When Final Fantasy XIV first launched, in 2010, it was such a disaster that publisher Square Enix made the unprecedented move of taking it offline and launching a brand new version three years later. What was it like to be there? Today on Kotaku Splitscreen, we discuss.
Michael-Christopher Koji Fox, who heads up the translation department for the Final Fantasy XIV: A Realm Reborn, joins the show to talk about how he joined Square on the day it became Square Enix way back in 2003, his work on both Final Fantasy XI and Final Fantasy XIV, and what it was like being part of the catastrophic launch and subsequent rejuvenation of Square’s biggest MMORPG.
Get the MP3 right here, or read an excerpt:
Michael-Christopher Koji Fox: Getting to work on the original [Final Fantasy] XIV was for me really exciting at the beginning, because when I joined [Final Fantasy] XI, all the groundwork had been done. The style had already been decided, the characterisations had already been decided, the world was already built. I was just hired to translate the text.
Whereas with [Final Fantasy] XIV, it was my opportunity to get in from the ground floor, and work with the world-building team, and the scenario teams to create this world and create things like the dragon language, which I got a chance to create from the ground up, or create the naming conventions for the characters and languages and backgrounds and things like that. Getting a chance to decide on characterisations, and the directions some of these stories might go was really exciting to me.

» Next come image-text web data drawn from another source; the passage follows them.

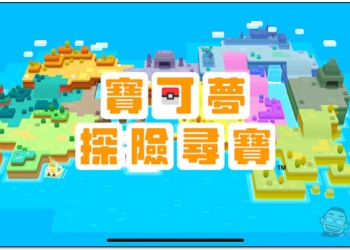 Pokémon Quest 寶可夢探險尋寶 iOS 與 Android 正式上架！玩法、遊戲內容快速介紹 - 電腦王阿達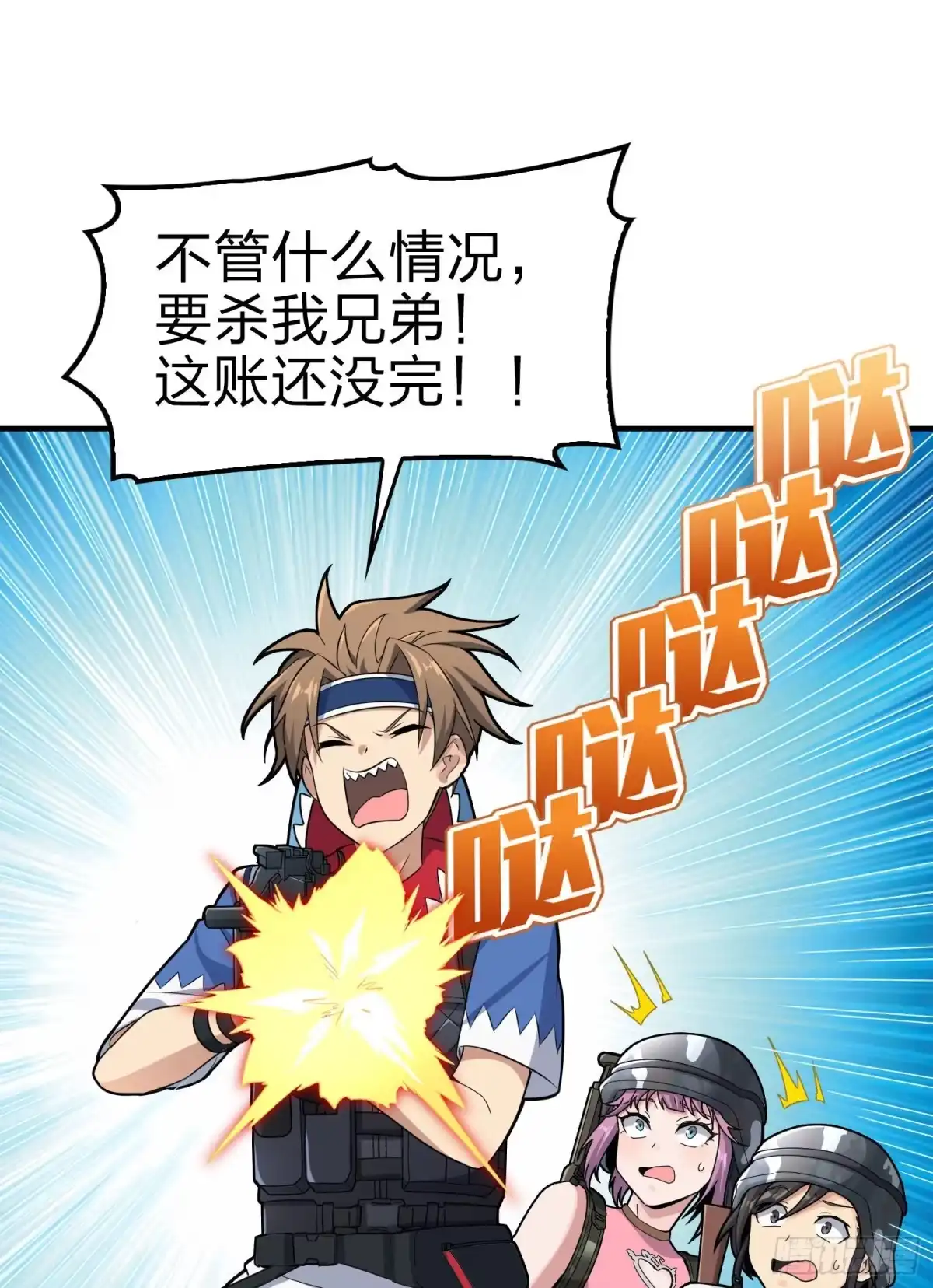 《和平精英：描边战神》109话.来自远方 第58页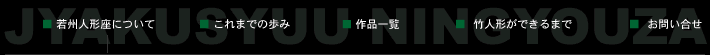 j[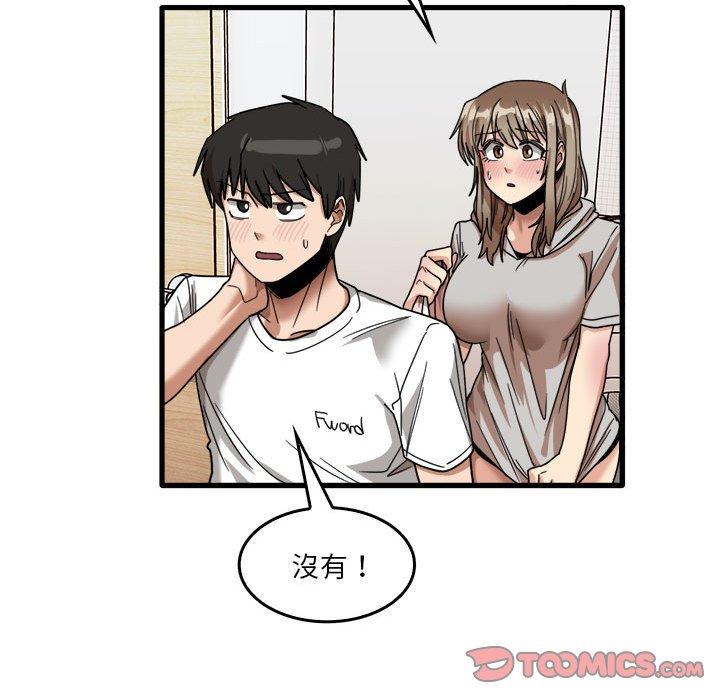 [韩国漫画] 实习老师住我家 剧情,熟女人妻,女教师,巨乳大奶, OL#[105P]-32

But at the same time, being there and seeing how the game development was going, and kinda realising that, ‘OK this might not be good,’ and then fully realising, ‘OK this is not gonna be good.’ But then coming to that realisation that ‘OK, it doesn’t matter what the project is doing right now, I need to concentrate on my section,’ so trying to get at least a great localisation out there. Then comes the launch, then comes the blowback from fans, then the change in leadership over here.
It was a whirlwind. People were frustrated, some people were leaving the project, some people were depressed about what had happened, they’d put two or three years of their lives into this and it’d come to this. And then [A Realm Reborn director Naoki] Yoshida-san comes in and gives us all a new hope, he gives us this vision, takes the reins and turn things around. I’d never been part of anything like that, where you’re so dedicated to something, you see it come crashing down, and then you see someone come in and bring it back up.
And it wasn’t just him bringing it up, it was him telling us that we could do it, and us believing in that, and following him, and really bringing it back.
There were major ups and downs. Literally very depressed for a long amount of time, going home on the last train, so I’d take a train at 12:30, go home at maybe two in the morning, and literally be back on a train five hours later, coming into work for the next day, times three or four weeks of crunch, only to see the worst reviews you’d ever seen, and thinking ‘Oh my god,’ but then getting a second chance. Doing the exact same thing, staying late, but not feeling bad about it knowing that you’re taking things in the right direction.
Just getting a chance to do that has been exciting, and it’s been a growing experience for me. No longer can I take things for granted, because I know that the minute you stop putting 100 per cent in, the same thing could happen again, so you’re always on your toes now. It was interesting, to say the least.